Mientras las sombras se dispersaban huyendo a las copas y las raíces se aposentaban, se afirmaban, la vegetación susurraba aderezada con los aullidos de victoria de miles de sus coexistentes compañeros, las fieras que no se resistieran a la caza, que trepaban por las plantas que colgaban como si se tratara de un puente elevadizo y se cernía trampero sobre los enemigos, el sol descendía en el horizonte que no podía verse y la noche acudía, era grata bienvenida para ellos, esas primitivas mentalidades que gustaran de asesinar a sus descendientes, los que apenas si supieran que ellos existían. Se encontraban perfectamente cobijados, en una simbiosis profunda y tácita, que abarcaba las miles de generaciones por las que habían pasado ya, los siglos que llevaran reinando de forma clandestina. Porque un trabajo también se puede hacer desde la penumbra... siempre y cuando estés alerta y no te puedan descubrir. Y ellos lo estaban, demasiado tiempo habían estado aletargados, liquidando silenciosamente, soberanos de ese reino sin dueño... ya que ese reino se bastaba a sí mismo a fin de subsistir, no necesitaba que lo gobernasen, que le dijesen lo que había de realizar. No, musitaba de repente una de las enredaderas, un silbido afilado que fustigó el aire; las hojas se aplanaron, respondiendo con un chasquido, y las criaturas maullaron. Las copas se ensombrecieron y todo el bosque se movió como una criatura viva, un ser pensante, un organismo peligroso y digno de ser temido. Sí..., lo era, y se enorgullecía de ello, pero debía tener en cuenta, debía recordar, corría la voz entre las hortigas asentadas en las bases de los árboles que las escuchaban sumamente atentos, que alguien había llegado a dirigirlos, a quitarles el argumento, el trono, el poder, y encasquetárselo él.

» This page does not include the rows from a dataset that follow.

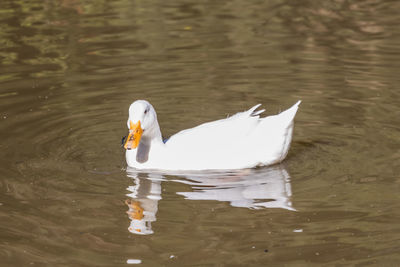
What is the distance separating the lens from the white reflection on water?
21.0 ft

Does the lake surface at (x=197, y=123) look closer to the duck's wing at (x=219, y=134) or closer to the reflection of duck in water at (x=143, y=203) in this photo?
the reflection of duck in water at (x=143, y=203)

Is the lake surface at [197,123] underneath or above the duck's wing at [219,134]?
underneath

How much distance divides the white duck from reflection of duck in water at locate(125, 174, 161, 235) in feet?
0.76

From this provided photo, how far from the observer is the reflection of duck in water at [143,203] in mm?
6136

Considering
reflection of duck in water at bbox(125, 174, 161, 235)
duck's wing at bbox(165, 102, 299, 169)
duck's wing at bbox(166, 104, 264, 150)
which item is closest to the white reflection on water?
reflection of duck in water at bbox(125, 174, 161, 235)

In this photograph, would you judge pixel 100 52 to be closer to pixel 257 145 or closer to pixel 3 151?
pixel 3 151

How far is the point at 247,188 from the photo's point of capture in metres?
6.80

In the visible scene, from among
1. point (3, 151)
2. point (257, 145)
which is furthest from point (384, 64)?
point (3, 151)

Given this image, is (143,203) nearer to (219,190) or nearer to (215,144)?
(219,190)

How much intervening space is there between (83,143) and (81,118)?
0.86 meters

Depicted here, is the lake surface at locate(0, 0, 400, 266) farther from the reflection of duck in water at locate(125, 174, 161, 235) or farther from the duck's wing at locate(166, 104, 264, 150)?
the duck's wing at locate(166, 104, 264, 150)

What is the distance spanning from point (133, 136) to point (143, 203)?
66 cm

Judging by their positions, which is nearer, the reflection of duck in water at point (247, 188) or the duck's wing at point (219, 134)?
the reflection of duck in water at point (247, 188)

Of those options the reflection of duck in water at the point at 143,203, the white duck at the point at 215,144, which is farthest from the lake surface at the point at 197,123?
the white duck at the point at 215,144
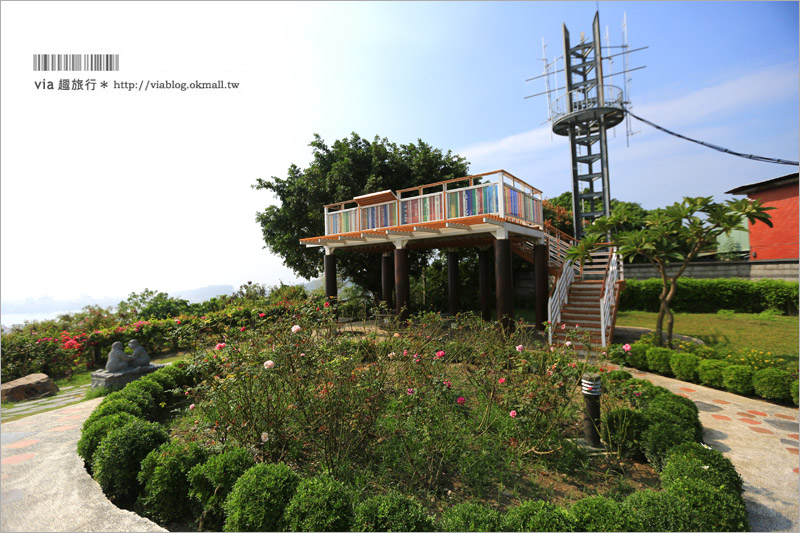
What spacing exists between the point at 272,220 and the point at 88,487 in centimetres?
1522

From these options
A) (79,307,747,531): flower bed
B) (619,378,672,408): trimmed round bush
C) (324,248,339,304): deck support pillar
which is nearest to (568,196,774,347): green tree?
(619,378,672,408): trimmed round bush

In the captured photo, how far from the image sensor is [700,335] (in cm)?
1068

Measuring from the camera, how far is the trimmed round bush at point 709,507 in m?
2.76

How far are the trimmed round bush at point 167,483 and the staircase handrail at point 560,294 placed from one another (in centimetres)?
877

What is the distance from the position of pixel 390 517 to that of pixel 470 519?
60cm

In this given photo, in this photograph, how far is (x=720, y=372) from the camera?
6.77m

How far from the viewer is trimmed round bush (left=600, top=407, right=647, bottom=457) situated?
415 cm

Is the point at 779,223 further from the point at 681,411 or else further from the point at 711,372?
the point at 681,411

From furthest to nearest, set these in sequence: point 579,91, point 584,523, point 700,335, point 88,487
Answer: point 579,91 < point 700,335 < point 88,487 < point 584,523

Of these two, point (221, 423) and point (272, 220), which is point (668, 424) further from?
point (272, 220)

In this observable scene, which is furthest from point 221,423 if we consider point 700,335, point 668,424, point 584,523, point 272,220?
point 272,220

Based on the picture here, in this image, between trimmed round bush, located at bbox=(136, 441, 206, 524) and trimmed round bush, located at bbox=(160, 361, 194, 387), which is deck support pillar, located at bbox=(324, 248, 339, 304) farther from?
trimmed round bush, located at bbox=(136, 441, 206, 524)

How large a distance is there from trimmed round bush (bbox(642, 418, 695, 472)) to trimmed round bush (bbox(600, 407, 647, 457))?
11 cm

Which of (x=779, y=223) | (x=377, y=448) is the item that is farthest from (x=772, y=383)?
(x=779, y=223)
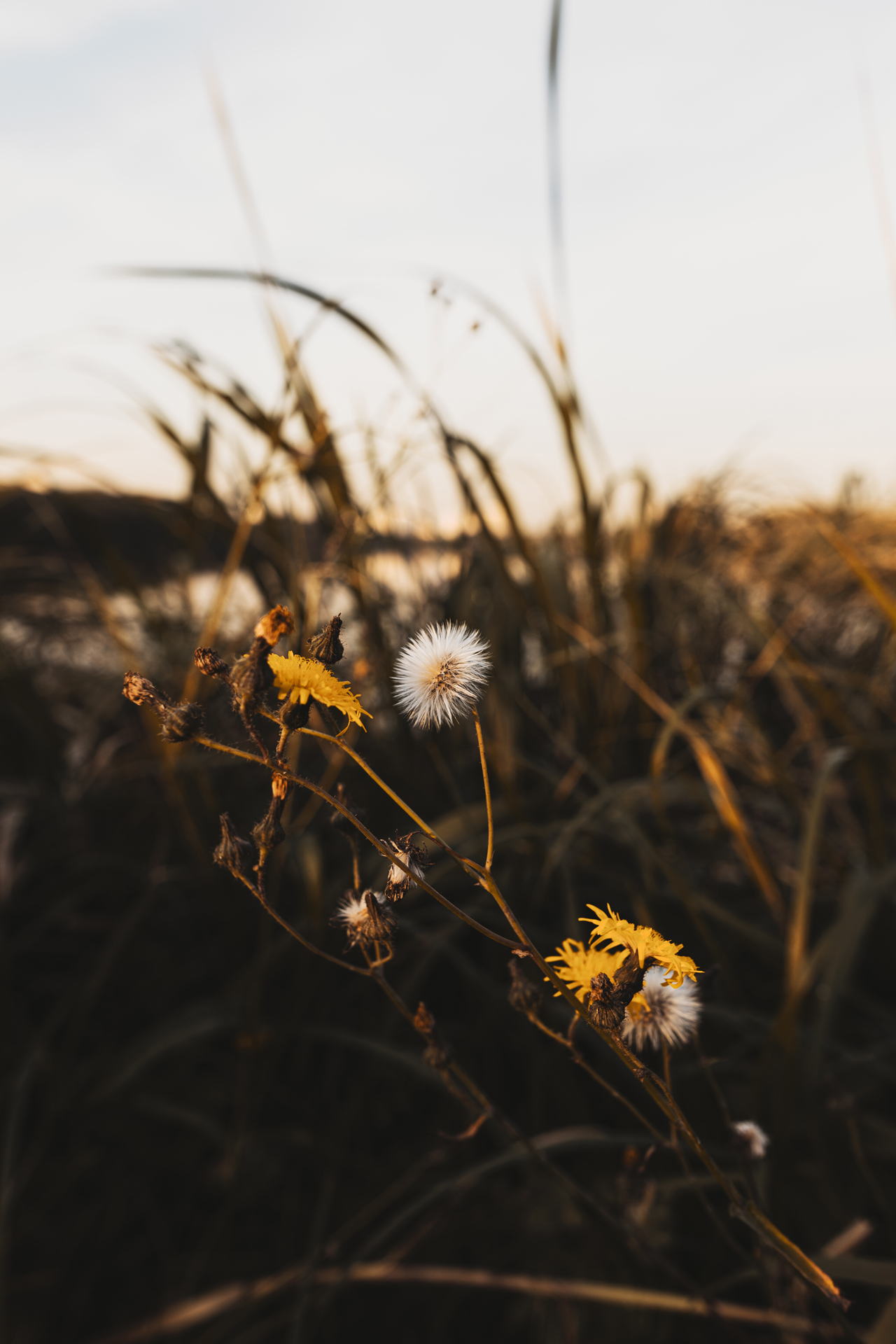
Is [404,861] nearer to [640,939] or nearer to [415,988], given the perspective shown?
[640,939]

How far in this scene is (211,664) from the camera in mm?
261

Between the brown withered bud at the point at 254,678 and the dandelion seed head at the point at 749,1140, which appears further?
the dandelion seed head at the point at 749,1140

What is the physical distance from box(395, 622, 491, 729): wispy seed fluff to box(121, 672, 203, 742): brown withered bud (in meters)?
0.07

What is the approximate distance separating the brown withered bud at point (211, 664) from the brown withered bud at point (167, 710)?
0.04 feet

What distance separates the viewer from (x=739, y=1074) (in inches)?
28.5

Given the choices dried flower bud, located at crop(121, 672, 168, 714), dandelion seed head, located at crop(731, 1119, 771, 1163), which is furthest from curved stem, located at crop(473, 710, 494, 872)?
dandelion seed head, located at crop(731, 1119, 771, 1163)

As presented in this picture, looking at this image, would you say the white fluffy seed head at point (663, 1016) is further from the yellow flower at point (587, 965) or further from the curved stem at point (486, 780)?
the curved stem at point (486, 780)

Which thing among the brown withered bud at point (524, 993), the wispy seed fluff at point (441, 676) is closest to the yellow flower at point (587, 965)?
the brown withered bud at point (524, 993)

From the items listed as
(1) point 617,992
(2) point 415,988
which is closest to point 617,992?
(1) point 617,992

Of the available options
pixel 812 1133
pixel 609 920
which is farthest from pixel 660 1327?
pixel 609 920

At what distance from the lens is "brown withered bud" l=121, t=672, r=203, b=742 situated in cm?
26

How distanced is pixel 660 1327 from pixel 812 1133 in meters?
0.20

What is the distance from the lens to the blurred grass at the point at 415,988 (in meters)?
0.62

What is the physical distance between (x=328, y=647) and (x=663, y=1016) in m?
0.24
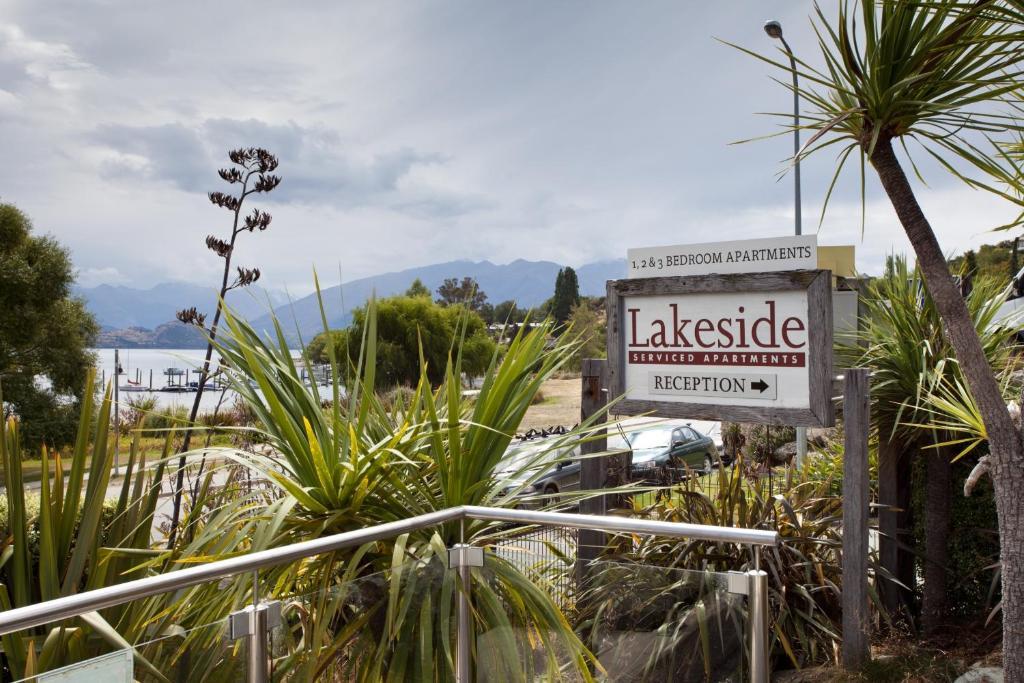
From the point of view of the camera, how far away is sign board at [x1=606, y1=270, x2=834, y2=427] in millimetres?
4223

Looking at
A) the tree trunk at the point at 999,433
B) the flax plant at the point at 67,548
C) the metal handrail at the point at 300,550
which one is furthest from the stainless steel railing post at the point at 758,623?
the flax plant at the point at 67,548

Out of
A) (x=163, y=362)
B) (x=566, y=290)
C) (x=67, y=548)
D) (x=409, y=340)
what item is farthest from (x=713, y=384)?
(x=566, y=290)

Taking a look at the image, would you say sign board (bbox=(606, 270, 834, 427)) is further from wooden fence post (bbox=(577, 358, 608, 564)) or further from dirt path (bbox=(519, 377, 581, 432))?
dirt path (bbox=(519, 377, 581, 432))

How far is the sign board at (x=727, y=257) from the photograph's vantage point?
4.23 metres

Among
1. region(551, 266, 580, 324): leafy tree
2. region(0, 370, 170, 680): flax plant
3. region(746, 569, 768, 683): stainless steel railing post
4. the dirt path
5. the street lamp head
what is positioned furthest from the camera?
region(551, 266, 580, 324): leafy tree

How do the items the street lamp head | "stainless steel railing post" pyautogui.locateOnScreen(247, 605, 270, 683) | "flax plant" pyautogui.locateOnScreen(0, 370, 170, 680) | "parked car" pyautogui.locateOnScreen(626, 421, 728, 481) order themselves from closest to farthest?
"stainless steel railing post" pyautogui.locateOnScreen(247, 605, 270, 683) → "flax plant" pyautogui.locateOnScreen(0, 370, 170, 680) → the street lamp head → "parked car" pyautogui.locateOnScreen(626, 421, 728, 481)

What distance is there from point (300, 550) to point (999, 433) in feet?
8.81

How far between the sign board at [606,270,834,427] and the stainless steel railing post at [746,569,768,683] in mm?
1797

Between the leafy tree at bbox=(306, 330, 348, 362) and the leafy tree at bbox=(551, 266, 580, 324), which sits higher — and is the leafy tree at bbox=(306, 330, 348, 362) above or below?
below

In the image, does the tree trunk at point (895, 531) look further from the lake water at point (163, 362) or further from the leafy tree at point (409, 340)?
the leafy tree at point (409, 340)

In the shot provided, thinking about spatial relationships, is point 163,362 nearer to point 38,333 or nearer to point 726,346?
point 38,333

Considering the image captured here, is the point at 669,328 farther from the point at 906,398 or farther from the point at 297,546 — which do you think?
the point at 297,546

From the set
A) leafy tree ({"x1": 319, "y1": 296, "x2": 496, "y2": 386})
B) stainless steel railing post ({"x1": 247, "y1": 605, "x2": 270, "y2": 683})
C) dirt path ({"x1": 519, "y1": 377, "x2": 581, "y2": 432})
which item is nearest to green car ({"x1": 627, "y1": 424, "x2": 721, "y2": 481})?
dirt path ({"x1": 519, "y1": 377, "x2": 581, "y2": 432})

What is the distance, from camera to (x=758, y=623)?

Había sido hacía mucho tiempo, seguían empecinadas las ortigas, molestando y haciendo que rabiaran sus iguales, que se menearon en sus asientos, visiblemente apresados por la dignidad que los conminaba a sentirse doloridos y a reclamar lo que era suyo, su ingenio y su malicia, cuando de un golpe se recordaron los detalles, los torbellinos sacudieron ese micro-mundo en que nada había de ser alterado... Violando las reglas que habrían de haberla salvado, desestabilizando a esos contendientes, esos seres que se desperezaron para encararse a un diminuto insecto que movía las antenas y los enturbiaba, ella se presentó. Se presentó con ansias de manipularlos, de verlos hundirse en la desesperación al saberse señora de ese paraíso argénteo y hostil, eso consideraba en tanto que exprimía sus ideas, que las exponía como si fuesen piezas del puzle en que ellas configuraban una relevante función. Ellas, en primer lugar, se carcajearon, se rieron de su insensatez y la echaron, mas al volver entendieron que algo no marchaba en su conveniencia, que podrían ahorrarse disgustos si la escuchaban. Tal revelación vieron en sus ojos oscuros como los caparazones de los escarabajos, como el mismo azabache, cuando ella tosió y reiteró su valía, se puso a decirles que les beneficiaría el entrometerse y ayudarla, pues ella estaba decidida a quedarse ahí... así como a cooperar con ellos. Casi les dio más risa, casi les asustó. No era capaz de retroceder y largarse.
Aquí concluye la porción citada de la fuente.